Figure 5.. CXCL12 expression within coronaries is most detectable in atheroma and is predicted to interact with CXCR4 and ACKR3

a, Regions of interest in coronary arteries were selected based on CD68 expression for spatial analysis using the GeoMX platform, as shown by the representative image. b, The Sankey plot shows the ROI distribution across different coronaries sections from four PLWH and four PWoH. The width of the lines is proportional to the representation of the different regions. c, Nanostring GeoMX whole transcriptomic sequences were obtained from selected regions of interest. PCA and tSNE plots show regions of interest that co-cluster together based on similarities in gene transcripts. d, The volcano plots show differential gene expression by HIV status in all regions and atheroma, e, adventitia, and perivascular adipose tissue. f, Two representative images showing the fields of view of regions selected in the coronary arteries from PLWH and PWoH. g, Heatmap showing the spatial colocalization of genes in coronary arteries, stratified by HIV status (Pos: HIV-positive, Neg: HIV-negative) and atheroma stages (Early vs. Late). The color scale indicates the significance of colocalization (blue: low significance, red: high significance). h, Heatmap showing colocalized expression of CXCL12 and its receptors CXCR4 and ACKR3 across HIV groups and atheroma stages. i, The violin plots show the gene counts of CXCL12, CXCR4, and ACKR3 in each cluster on the x-axis by color code. The heatmap right below shows the predicted CellChat ligand-receptor interactions. j, Representative CosMx fov’s (8 and 49) from coronary arteries of PLWH and PWoH with all cells’ x and y locations.

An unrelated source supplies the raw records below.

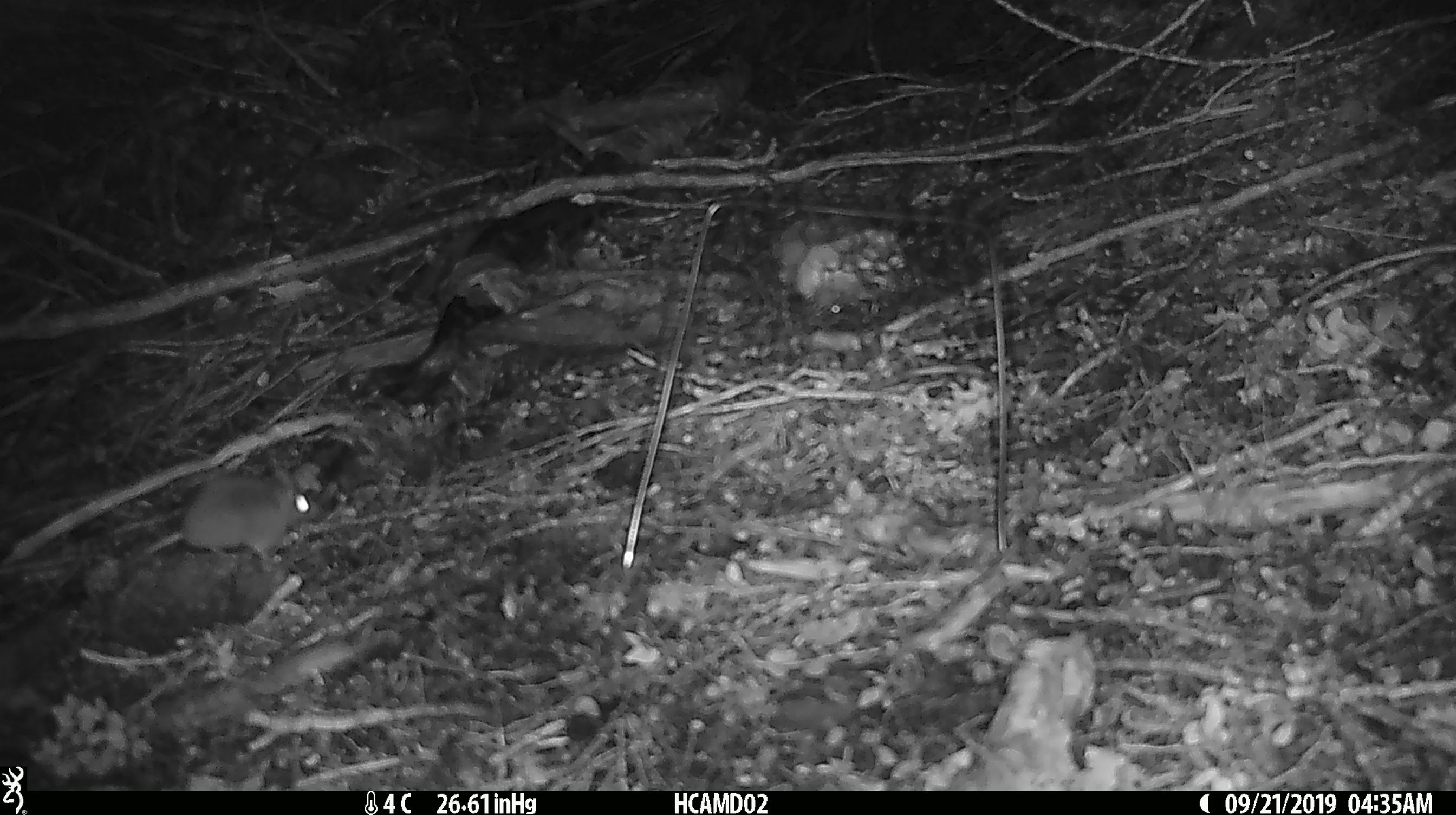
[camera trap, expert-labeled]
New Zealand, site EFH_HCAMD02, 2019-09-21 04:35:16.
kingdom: Animalia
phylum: Chordata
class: Mammalia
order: Rodentia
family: Muridae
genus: Mus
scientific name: Mus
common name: mouse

Individual transcripts (CXCL12 - red, ACKR3-green, and CXCR4-blue) are shown on the fov images depicted as molecules. The figure legends are color-coded to depict the different cell types and molecules.

Figure 6.. Reduced retinoic acid and increased triglycerides in the Aorta of PLWH compared to PWoH.

a, Bar plots show select metabolites compared by HIV status (* p < 0.05, and # p < 0.1 with n=4 PWoH as controls and n=3 PLWH). b, UMAP shows the expression of the NR1H3 gene by HIV status in CD163⁺ cells. c, Correlation plots show the relationship between NR1H3, ABCA1, and ABCG1 in CD163⁺ cells in the aorta of PWoH and PLWH. d. The box plot shows the log2-fold change in lipid class enrichment in the aorta of PLWH, with PWoH as the reference. e, Heat maps show enriched lipid classes based on HIV status. f, The bar plot shows PBMCs infected with pseudo-HIV expressing VSV glycoprotein and Renilla luciferase and incubated with antiviral therapy (Raltegravir, Ral), 20μg/ml VLDL, and 20μg/ml HDL. The picture shows the viability of PBMCs infected with HIV and incubated with lipids (VLDL or HDL). g, The bar plot shows THP1 monocytes infected with pseudo-HIV expressing VSV glycoprotein and Renilla luciferase and incubated with antiviral therapy (Raltegravir, Ral), 20μg/ml LDL, 20μg/ml VLDL, and 20μg/ml HDL. The picture shows the viability of the cells. Statistical analysis in c, Spearman rank correlation analysis, f,g. Ordinary one-way ANOVA with Tukeys multiple comparison.